● WHAT YOU NEED TO DO
[1] Translate this sentence from the excerpt on the history of past-life regression into Spanish: "Some types of yoga continue to use prati-prasav as a practice."
[2] In the excerpt on the history of past-life regression, set down the stretch from "The nineteenth century" through "series of incarnations." word for word.

● EXCERPT
....

In the 2nd century BC, the Hindu scholar Patañjali, in his Yoga Sutras, discussed the idea of the soul becoming burdened with an accumulation of impressions as part of the karma from previous lives.[7] Patañjali called the process of past-life regression prati-prasav (literally "reverse birthing"), and saw it as addressing current problems through memories of past lives. Some types of yoga continue to use prati-prasav as a practice.[8][9]

In the religious mythology of China the deity Meng Po, also known as the "Lady of Forgetfullness", prevents souls from remembering their past lives: she gives them a bittersweet drink that erases all memories before they climb the wheel of reincarnation.[10]

Past life regression can be found in Jainism. The seven truths of Jainism deal with the soul and its attachment to karma. The fourth truth, Bandha, tells us that karma can stick to your soul. However, the seventh truth, Moksha, tells us that in order to be freed from the cycle of rebirth and death, one must separate karma from the soul. [11] In order to find out what karma is attached to your soul, you can participate in “Jati-Smaran.” Jati-Smaran is remembering past lives [12]

Modern era[edit]

The nineteenth century saw the rise of Spiritualism, involving séances and other techniques for contacting departed spirits. 
Allan Kardec (1804–1869) sought to codify the lessons thus obtained in a set of five books, the Spiritist Codification (theSpiritist Pentateuch, 1857–1868), including The Spirits Book (1857) and Heaven and Hell (1865) ; these books introduce concepts of how spirits evolve through a series of incarnations. 
Madame Blavatsky (1831–1891), co-founder of the Theosophical Society, introduced the Sanskrit term Akasha, beginning in Isis Unveiled (1877) as a vague life force that was continuously redefined, always vaguely, in subsequent publications; separately, but also in Isis Unveiled, she referred to "indestructible tablets of the astral light" recording both the past and future of human thought and action.[13] These concepts were combined into a single idea: the Akashic records, espoused by Alfred Percy Sinnett in his book Esoteric Buddhism (1883). The idea that the "Akashic records" held past life data set the stage, whereby Western practitioners of the paranormal could sidestep the notion of forgetfulness that, in traditional teachings about reincarnation, had prevented memories of former lives from being accessed.

....

(Collected data entries)
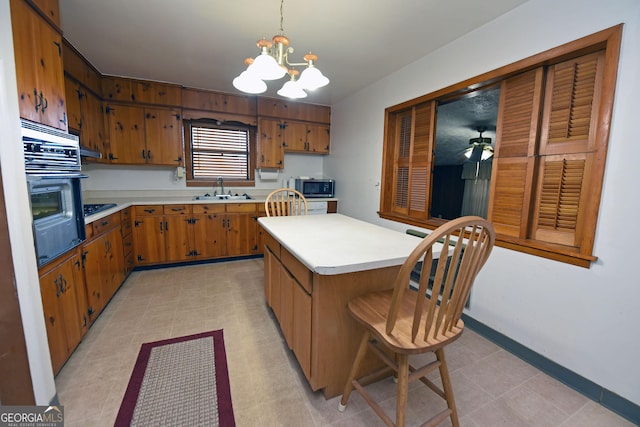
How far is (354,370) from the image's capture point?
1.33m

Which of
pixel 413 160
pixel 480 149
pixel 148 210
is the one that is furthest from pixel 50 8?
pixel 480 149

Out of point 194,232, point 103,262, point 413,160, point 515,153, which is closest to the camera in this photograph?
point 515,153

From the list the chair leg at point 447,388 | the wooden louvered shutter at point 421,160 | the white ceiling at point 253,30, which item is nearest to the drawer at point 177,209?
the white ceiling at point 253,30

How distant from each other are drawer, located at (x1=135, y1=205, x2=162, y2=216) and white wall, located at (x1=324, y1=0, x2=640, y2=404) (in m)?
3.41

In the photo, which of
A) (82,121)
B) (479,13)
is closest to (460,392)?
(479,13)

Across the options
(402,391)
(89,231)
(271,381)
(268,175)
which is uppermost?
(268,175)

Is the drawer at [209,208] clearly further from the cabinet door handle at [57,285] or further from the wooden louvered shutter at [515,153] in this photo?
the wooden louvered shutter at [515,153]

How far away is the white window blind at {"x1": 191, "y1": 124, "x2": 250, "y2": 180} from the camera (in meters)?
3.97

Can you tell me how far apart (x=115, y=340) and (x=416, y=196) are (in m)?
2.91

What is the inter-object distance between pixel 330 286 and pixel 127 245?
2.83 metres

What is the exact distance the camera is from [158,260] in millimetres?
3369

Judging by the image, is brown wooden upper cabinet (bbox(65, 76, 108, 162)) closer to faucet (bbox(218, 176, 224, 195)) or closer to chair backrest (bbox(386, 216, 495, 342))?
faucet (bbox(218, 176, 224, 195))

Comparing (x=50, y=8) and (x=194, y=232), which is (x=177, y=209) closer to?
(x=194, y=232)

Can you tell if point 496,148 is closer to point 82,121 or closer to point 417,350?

....

● ANSWER SET
[1] Algunos tipos de yoga siguen utilizando el prati-prasav como práctica.

[2]
The nineteenth century saw the rise of Spiritualism, involving séances and other techniques for contacting departed spirits. 
Allan Kardec (1804–1869) sought to codify the lessons thus obtained in a set of five books, the Spiritist Codification (theSpiritist Pentateuch, 1857–1868), including The Spirits Book (1857) and Heaven and Hell (1865) ; these books introduce concepts of how spirits evolve through a series of incarnations.